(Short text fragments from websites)
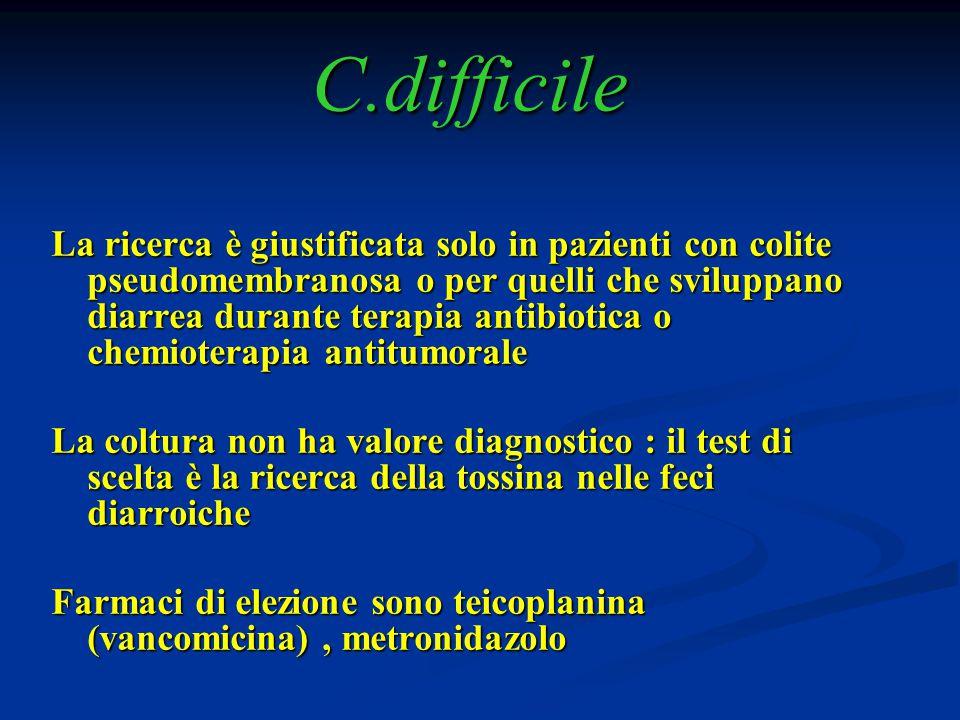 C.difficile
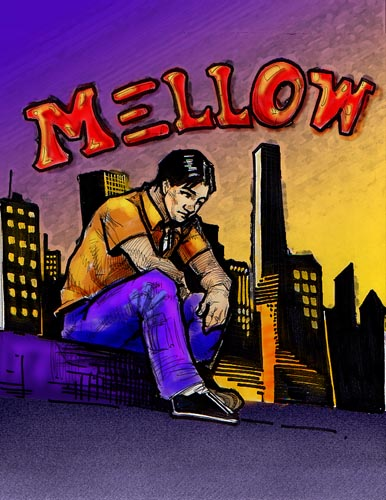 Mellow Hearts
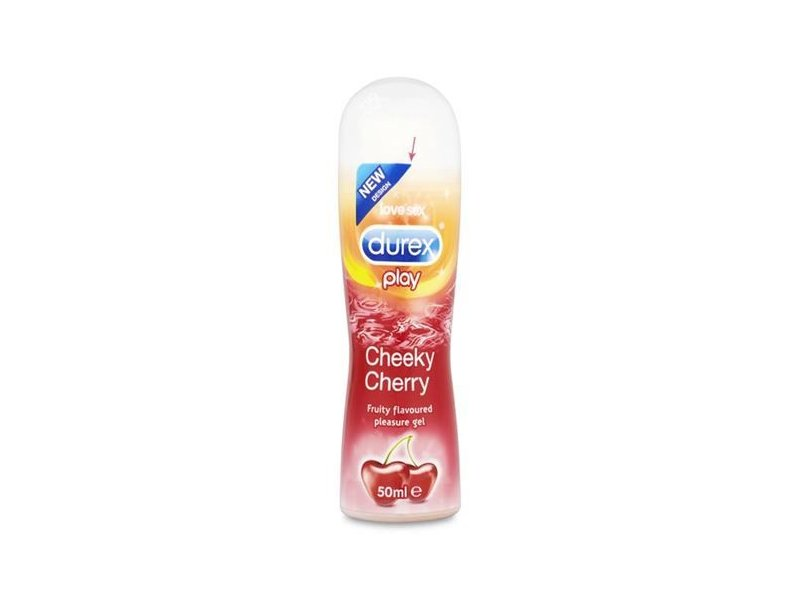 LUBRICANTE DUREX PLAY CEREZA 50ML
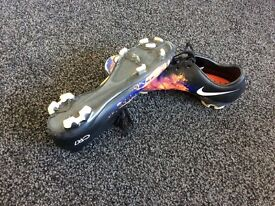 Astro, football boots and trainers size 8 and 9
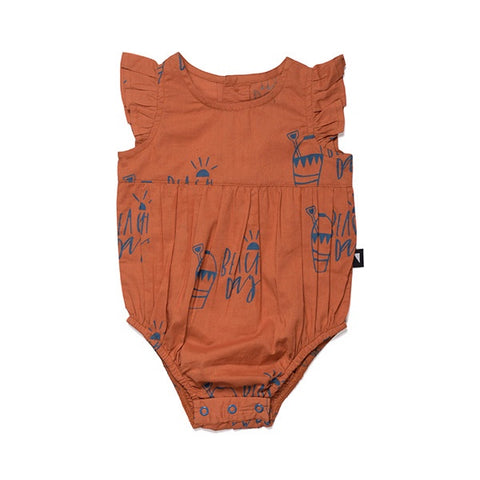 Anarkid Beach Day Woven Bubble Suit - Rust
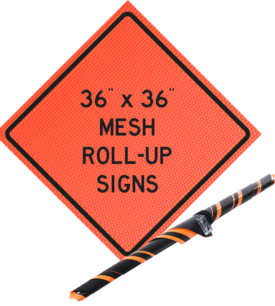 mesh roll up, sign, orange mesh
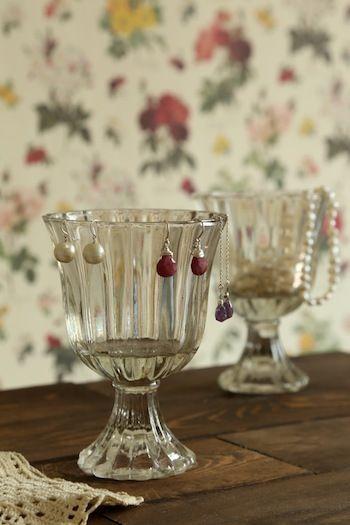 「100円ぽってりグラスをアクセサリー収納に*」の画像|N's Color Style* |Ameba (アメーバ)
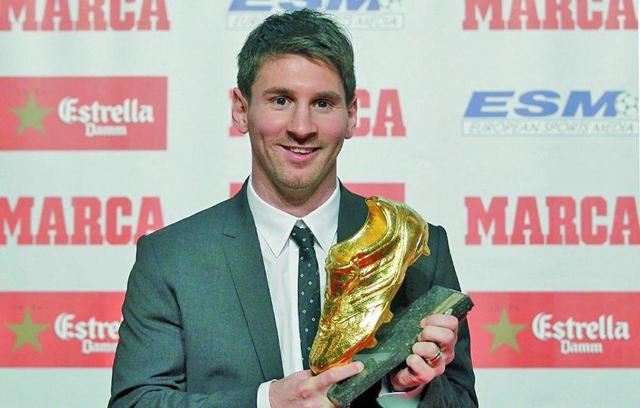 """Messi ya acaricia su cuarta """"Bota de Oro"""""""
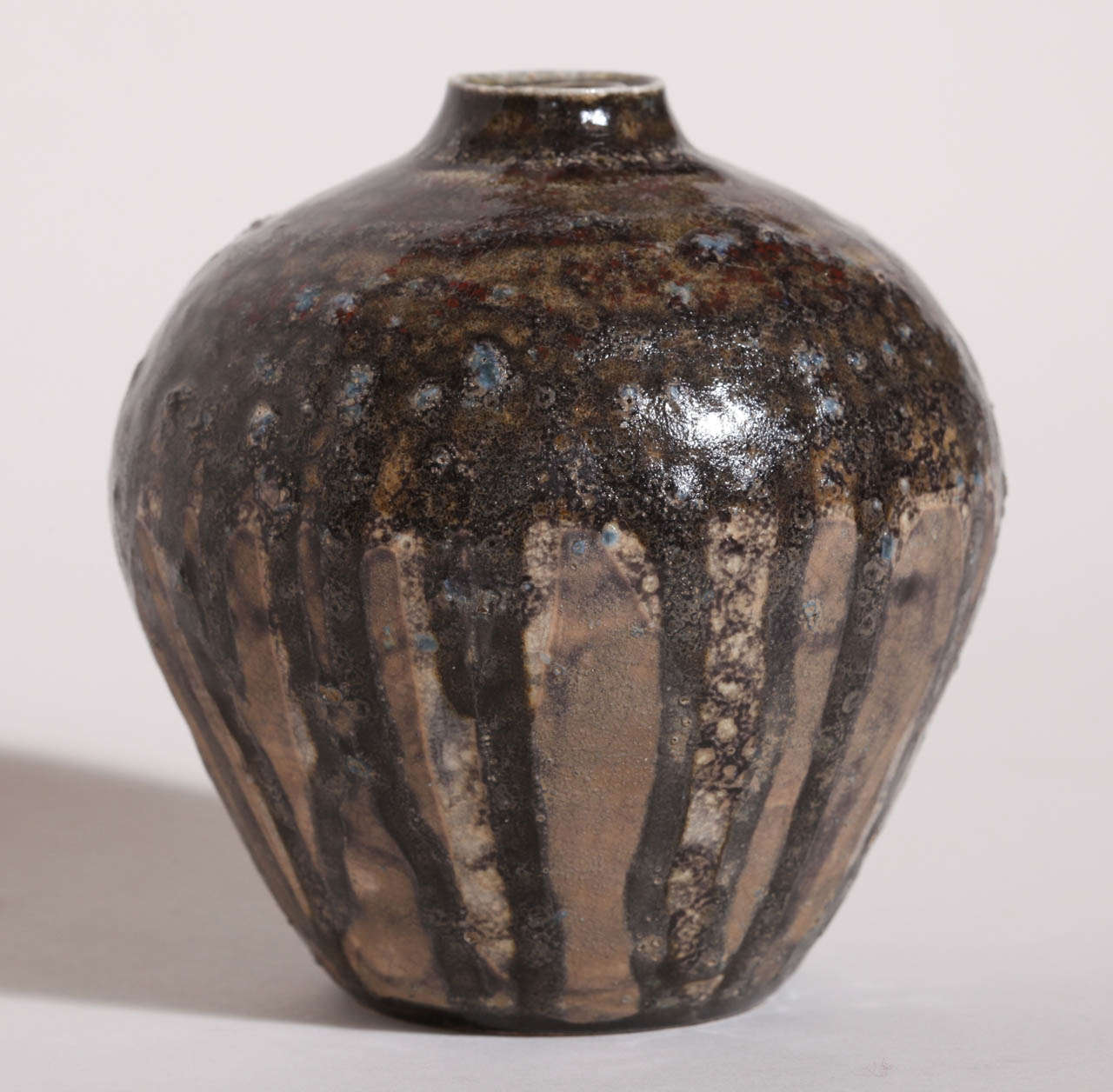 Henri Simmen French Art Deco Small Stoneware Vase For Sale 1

*Work order*: Every record above must be given again exactly; drop the pictures.

*Problem solution*:
 C.difficile
 Mellow Hearts
 LUBRICANTE DUREX PLAY CEREZA 50ML
 Astro, football boots and trainers size 8 and 9
 Anarkid Beach Day Woven Bubble Suit - Rust
 mesh roll up, sign, orange mesh
 「100円ぽってりグラスをアクセサリー収納に*」の画像|N's Color Style* |Ameba (アメーバ)
 """Messi ya acaricia su cuarta """"Bota de Oro"""""""
 Henri Simmen French Art Deco Small Stoneware Vase For Sale 1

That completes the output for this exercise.